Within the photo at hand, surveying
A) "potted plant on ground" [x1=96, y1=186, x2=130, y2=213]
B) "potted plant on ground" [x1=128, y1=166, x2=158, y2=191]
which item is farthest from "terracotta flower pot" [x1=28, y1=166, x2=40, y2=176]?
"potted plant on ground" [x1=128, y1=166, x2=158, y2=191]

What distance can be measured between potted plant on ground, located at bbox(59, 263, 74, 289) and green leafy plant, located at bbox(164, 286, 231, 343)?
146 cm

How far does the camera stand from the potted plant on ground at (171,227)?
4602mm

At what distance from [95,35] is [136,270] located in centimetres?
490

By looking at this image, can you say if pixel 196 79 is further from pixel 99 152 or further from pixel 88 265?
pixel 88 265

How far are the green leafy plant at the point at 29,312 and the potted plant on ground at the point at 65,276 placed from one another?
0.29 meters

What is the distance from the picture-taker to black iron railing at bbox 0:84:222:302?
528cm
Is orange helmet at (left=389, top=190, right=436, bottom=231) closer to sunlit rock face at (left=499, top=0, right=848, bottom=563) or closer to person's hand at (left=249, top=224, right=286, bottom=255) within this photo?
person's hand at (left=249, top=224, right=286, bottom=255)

EXERCISE REQUIREMENTS => Write out once more the lines above beginning at the line with "What distance can"; continue through the final line and stop there.

PROBLEM SOLUTION =>
What distance can be measured between potted plant on ground, located at bbox(59, 263, 74, 289) and green leafy plant, located at bbox(164, 286, 231, 343)?
146 cm

How far does the camera stand from the potted plant on ground at (171,227)?
4602mm

At what distance from [95,35] is [136,270] located in centimetres?
490

By looking at this image, can you say if pixel 196 79 is further from pixel 99 152 or further from pixel 88 265?
pixel 88 265

How far are the green leafy plant at the point at 29,312 and the potted plant on ground at the point at 65,276 placed from one another?
0.29 meters

What is the distance from the picture-taker to black iron railing at bbox 0:84:222:302?
528cm
Is orange helmet at (left=389, top=190, right=436, bottom=231) closer to sunlit rock face at (left=499, top=0, right=848, bottom=563) or closer to person's hand at (left=249, top=224, right=286, bottom=255) within this photo?
person's hand at (left=249, top=224, right=286, bottom=255)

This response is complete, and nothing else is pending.